The Etruscans borrowed the Greek alphabet about 700 BC. They retained the letter order but dispensed with the Semitic-derived letter names, which is why we say “ay, bee,” not “alpha, beta.” (British zed, from zeta, is a holdout.)

Latin borrowed the Etruscan alphabet about 600 BC. The Etruscans had no G sound and thus no corresponding letter, so eventually Latin G evolved from C – fittingly, because Etruscan C (pronounced “k”) had come from the Greek gamma (pronounced “g” as in, well, gamma). Rather than sitting next to its sib, G took slot seven, replacing underutilized Z. Centuries later Z came back to transliterate Greek zeta and Y was introduced to represent upsilon. As newbies, Y and Z had to sit in the back.

The modern English alphabet is the 23-letter Latin assortment with three additions hastened by the invention of movable type. W starts showing up in English letter lists in the 16th century, replacing the previous literal double U (or V) that denoted our current W sound. Naturally it was placed next to the then-undifferentiated U/V. The I/J and U/V cleavages came later – though the different shapes had existed for centuries, they weren’t considered distinct letters in English until around 1700.

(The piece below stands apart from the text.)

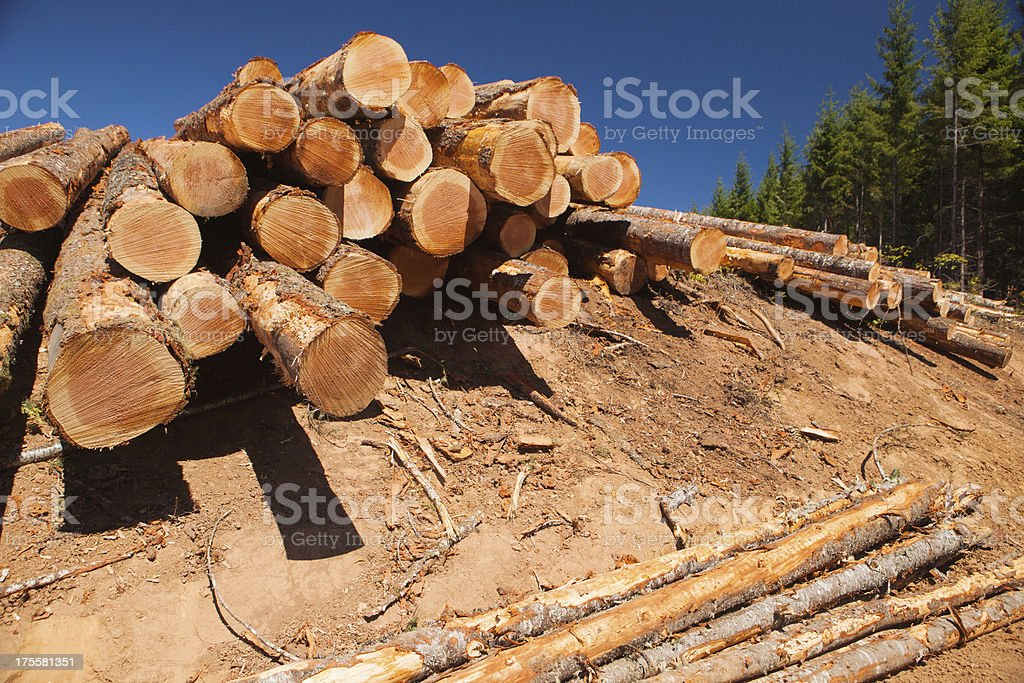 Logs from a logged forest royalty-free stock photo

So the roots of ABC order trace back to 14th-century BC Ugaritic. But why that order? Scholars don’t know, but that hasn’t stopped them from pulling wild guesses out of their urtexts. There’s some slight, possibly coincidental correspondence between the meanings of the Semitic names of adjacent letters – for example, the yod-kaph-lamed sequence, meaning “hand, palm, cattle prod.” Other explanations involve astrology, Sumerian musical scales, and divine intervention; one knucklehead even proposed that the Phoenicians named and ordered their letters after the days of the month in the Mayan calendar. Damn foolishness, all of it. The point isn’t what order the alphabet is in, but that it’s in order at all.